2025 was the year of American tokens, with models from the US responsible for about 3/4ths of the tokens used. The competition has been far more fierce in 2026, with Chinese models actually surpassing American ones in token share as of early June.

Chinese models token surge

And to no surprise, it is DeepSeek leading the charge among Chinese models since the release of V4 in late April. While token usage amongst a few of the American leaders has plateaued over the past 6 weeks, multiple Chinese competitors saw tokens surge as June began.

With cost effective token usage dominating the summer headlines, we’d expect these cheaper-but-still-powerful open source models to continue to attract more tokens over time. As the Wall Street Journal mentions in this recent story (featuring OpenRouter data), “Startups and tech giants alike are mixing and matching AI models to avoid the premium prices”.

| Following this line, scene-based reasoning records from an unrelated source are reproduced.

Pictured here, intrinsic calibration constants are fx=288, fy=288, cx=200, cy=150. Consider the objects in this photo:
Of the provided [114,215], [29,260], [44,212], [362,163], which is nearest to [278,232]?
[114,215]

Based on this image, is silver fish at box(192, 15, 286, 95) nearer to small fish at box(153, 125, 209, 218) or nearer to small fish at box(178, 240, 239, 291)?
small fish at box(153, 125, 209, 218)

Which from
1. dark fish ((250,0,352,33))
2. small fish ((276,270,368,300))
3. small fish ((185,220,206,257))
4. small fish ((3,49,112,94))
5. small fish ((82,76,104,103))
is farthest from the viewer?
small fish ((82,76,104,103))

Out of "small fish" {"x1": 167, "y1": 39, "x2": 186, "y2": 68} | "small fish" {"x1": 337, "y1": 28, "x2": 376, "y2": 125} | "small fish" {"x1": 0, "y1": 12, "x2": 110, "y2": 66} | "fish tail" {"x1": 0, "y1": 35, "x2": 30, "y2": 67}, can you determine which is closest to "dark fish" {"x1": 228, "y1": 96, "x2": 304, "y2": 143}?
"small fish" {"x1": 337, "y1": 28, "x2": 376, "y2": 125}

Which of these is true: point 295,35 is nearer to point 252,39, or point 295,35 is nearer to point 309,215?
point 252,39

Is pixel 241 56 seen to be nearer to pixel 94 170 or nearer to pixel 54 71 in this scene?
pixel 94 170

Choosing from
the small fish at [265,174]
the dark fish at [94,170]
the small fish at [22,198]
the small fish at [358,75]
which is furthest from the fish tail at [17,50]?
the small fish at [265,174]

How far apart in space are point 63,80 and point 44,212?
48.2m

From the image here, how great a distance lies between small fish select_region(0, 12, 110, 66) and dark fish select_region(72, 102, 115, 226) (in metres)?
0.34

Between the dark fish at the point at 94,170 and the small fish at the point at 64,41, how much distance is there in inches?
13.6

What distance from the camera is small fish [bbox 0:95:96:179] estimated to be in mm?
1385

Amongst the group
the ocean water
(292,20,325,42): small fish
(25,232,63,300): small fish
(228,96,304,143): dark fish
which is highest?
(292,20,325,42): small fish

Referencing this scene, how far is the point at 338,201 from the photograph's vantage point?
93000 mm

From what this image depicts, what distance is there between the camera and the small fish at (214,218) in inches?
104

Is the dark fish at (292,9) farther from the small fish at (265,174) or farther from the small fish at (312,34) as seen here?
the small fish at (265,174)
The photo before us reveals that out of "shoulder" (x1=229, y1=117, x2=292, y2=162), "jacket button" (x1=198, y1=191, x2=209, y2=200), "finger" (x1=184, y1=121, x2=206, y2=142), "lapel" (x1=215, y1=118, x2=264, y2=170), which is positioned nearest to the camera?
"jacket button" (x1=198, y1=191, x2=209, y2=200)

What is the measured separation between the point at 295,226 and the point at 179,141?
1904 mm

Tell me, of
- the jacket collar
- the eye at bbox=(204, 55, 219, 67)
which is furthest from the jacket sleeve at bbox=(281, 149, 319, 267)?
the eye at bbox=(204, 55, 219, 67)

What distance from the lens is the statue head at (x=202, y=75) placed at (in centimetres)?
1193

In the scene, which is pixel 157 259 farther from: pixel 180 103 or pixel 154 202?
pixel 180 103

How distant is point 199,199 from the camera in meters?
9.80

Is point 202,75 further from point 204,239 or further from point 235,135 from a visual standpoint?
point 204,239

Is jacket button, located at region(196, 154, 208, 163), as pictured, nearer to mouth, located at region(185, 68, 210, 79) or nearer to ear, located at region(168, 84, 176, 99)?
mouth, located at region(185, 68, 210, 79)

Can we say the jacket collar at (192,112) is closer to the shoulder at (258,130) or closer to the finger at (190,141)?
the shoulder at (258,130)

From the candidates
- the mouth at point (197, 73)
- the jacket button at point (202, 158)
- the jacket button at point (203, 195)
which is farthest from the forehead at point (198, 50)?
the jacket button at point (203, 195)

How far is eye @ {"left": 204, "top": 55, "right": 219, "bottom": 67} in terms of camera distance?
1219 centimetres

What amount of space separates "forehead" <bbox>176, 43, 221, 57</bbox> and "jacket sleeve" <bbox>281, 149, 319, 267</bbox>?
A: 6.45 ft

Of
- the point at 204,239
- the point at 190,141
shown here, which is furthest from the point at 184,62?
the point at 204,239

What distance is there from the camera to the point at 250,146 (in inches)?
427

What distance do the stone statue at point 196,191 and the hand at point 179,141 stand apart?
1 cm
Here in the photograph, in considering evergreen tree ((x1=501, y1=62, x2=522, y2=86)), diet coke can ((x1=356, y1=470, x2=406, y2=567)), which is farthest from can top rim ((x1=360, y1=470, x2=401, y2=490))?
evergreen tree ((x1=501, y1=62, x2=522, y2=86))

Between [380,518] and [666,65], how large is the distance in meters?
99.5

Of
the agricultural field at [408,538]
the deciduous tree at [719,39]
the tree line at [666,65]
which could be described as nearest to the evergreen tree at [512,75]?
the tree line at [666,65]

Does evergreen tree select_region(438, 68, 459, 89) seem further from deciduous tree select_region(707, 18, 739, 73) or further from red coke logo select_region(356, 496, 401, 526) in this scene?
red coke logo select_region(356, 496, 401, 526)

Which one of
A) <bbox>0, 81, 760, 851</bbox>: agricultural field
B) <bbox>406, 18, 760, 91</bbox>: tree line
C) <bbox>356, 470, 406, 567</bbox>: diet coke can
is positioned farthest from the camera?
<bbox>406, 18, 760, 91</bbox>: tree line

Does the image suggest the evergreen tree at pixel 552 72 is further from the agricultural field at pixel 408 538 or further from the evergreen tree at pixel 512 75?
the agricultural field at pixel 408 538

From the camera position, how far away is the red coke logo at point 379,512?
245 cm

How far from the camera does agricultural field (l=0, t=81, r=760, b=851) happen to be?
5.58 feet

DeepSeek V4 is certain to be part of that mix.

Methodology Notes

A few notes on how we put these numbers together:

Source: OpenRouter’s request logs.
Sample size: Over 450 trillion tokens from January 1, 2026 - June 14, 2026.
Share metric: All “share” figures refer to share of token volume (input and output combined), not share of spend. As the pricing section notes, the two can diverge sharply for low-cost models like V4.
Activity type: We split token traffic at the API key level into three main categories (Agentic, Mixed, and Human). These are assigned according to a 7-signal weighted composite score that includes inputs such as tool call rate, turn count, gap timing, and others. Because the split happens at the key level, a single key doing mixed work is classified by its dominant pattern rather than per request.